● **GOAL**: Print the data that follows exactly.

Part of a data file:
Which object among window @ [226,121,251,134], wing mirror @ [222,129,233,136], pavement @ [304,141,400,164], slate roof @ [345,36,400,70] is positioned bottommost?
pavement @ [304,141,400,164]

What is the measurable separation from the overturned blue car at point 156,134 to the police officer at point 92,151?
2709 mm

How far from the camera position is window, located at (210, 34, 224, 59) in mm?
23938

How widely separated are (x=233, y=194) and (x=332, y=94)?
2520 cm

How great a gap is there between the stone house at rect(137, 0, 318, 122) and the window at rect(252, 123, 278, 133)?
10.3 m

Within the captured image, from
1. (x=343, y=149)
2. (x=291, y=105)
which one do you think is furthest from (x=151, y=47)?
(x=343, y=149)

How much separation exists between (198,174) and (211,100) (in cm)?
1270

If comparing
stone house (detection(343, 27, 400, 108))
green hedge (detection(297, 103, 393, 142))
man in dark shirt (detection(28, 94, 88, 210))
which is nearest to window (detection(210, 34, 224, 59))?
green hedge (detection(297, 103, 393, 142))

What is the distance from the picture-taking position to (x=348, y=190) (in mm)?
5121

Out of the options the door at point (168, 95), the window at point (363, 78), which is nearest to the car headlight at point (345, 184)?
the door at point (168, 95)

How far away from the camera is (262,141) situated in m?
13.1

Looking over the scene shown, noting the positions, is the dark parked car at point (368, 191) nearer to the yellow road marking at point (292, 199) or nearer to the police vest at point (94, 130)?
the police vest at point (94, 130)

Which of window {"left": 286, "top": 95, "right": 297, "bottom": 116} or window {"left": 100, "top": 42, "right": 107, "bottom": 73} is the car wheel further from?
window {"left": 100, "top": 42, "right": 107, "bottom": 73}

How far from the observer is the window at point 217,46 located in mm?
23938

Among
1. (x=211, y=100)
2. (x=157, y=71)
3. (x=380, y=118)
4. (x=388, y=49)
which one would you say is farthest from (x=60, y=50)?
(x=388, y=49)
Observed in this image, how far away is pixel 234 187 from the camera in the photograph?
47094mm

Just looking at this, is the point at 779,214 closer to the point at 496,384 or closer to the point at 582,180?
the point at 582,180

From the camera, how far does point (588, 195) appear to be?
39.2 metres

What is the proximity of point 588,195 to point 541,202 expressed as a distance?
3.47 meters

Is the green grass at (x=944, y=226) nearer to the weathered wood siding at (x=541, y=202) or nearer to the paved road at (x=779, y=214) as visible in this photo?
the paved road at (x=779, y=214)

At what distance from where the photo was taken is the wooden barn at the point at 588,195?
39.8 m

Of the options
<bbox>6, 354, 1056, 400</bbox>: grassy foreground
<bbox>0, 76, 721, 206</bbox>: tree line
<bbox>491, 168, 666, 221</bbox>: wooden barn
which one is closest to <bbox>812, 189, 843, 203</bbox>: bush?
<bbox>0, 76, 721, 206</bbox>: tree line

● **OUTPUT FOR THIS EXERCISE**:
Which object among window @ [226,121,251,134], wing mirror @ [222,129,233,136], pavement @ [304,141,400,164], slate roof @ [345,36,400,70] is positioned bottommost?
pavement @ [304,141,400,164]

What is the measurable separation from the overturned blue car at point 156,134 to the police officer at point 92,151?
2709 mm

How far from the camera position is window, located at (210, 34, 224, 59) in mm?
23938

How widely separated are (x=233, y=194) and (x=332, y=94)?
2520 cm

How great a gap is there between the stone house at rect(137, 0, 318, 122) and the window at rect(252, 123, 278, 133)?
10.3 m

Within the captured image, from
1. (x=343, y=149)
2. (x=291, y=105)
which one do you think is furthest from (x=151, y=47)?
(x=343, y=149)

How much separation exists between (198,174) and (211,100) (in cm)?
1270

If comparing
stone house (detection(343, 27, 400, 108))
green hedge (detection(297, 103, 393, 142))
man in dark shirt (detection(28, 94, 88, 210))
which is nearest to window (detection(210, 34, 224, 59))?
green hedge (detection(297, 103, 393, 142))

What is the distance from the picture-taking position to (x=348, y=190) (in mm)?
5121

Out of the options the door at point (168, 95), the window at point (363, 78), which is nearest to the car headlight at point (345, 184)?
the door at point (168, 95)

How far away from the camera is (262,141) situated in m?
13.1

Looking over the scene shown, noting the positions, is the dark parked car at point (368, 191) nearer to the yellow road marking at point (292, 199) or nearer to the police vest at point (94, 130)?
the police vest at point (94, 130)

Which of window {"left": 286, "top": 95, "right": 297, "bottom": 116} or window {"left": 100, "top": 42, "right": 107, "bottom": 73} is the car wheel further from?
window {"left": 100, "top": 42, "right": 107, "bottom": 73}

How far from the observer is the window at point 217,46 located in mm?
23938

Among
1. (x=211, y=100)
2. (x=157, y=71)
3. (x=380, y=118)
4. (x=388, y=49)
which one would you say is farthest from (x=60, y=50)?
(x=388, y=49)
Observed in this image, how far away is pixel 234 187 from the camera in the photograph?
47094mm

Just looking at this, is the point at 779,214 closer to the point at 496,384 or closer to the point at 582,180?
the point at 582,180

From the camera, how far does point (588, 195) appear to be?
39.2 metres

What is the proximity of point 588,195 to point 541,202 expressed as a distance?
3.47 meters

Is the green grass at (x=944, y=226) nearer to the weathered wood siding at (x=541, y=202) or nearer to the paved road at (x=779, y=214) as visible in this photo?
the paved road at (x=779, y=214)

At what distance from where the photo was taken is the wooden barn at the point at 588,195?
39.8 m

Of the options
<bbox>6, 354, 1056, 400</bbox>: grassy foreground
<bbox>0, 76, 721, 206</bbox>: tree line
<bbox>491, 168, 666, 221</bbox>: wooden barn
which one is closest to <bbox>812, 189, 843, 203</bbox>: bush?
<bbox>0, 76, 721, 206</bbox>: tree line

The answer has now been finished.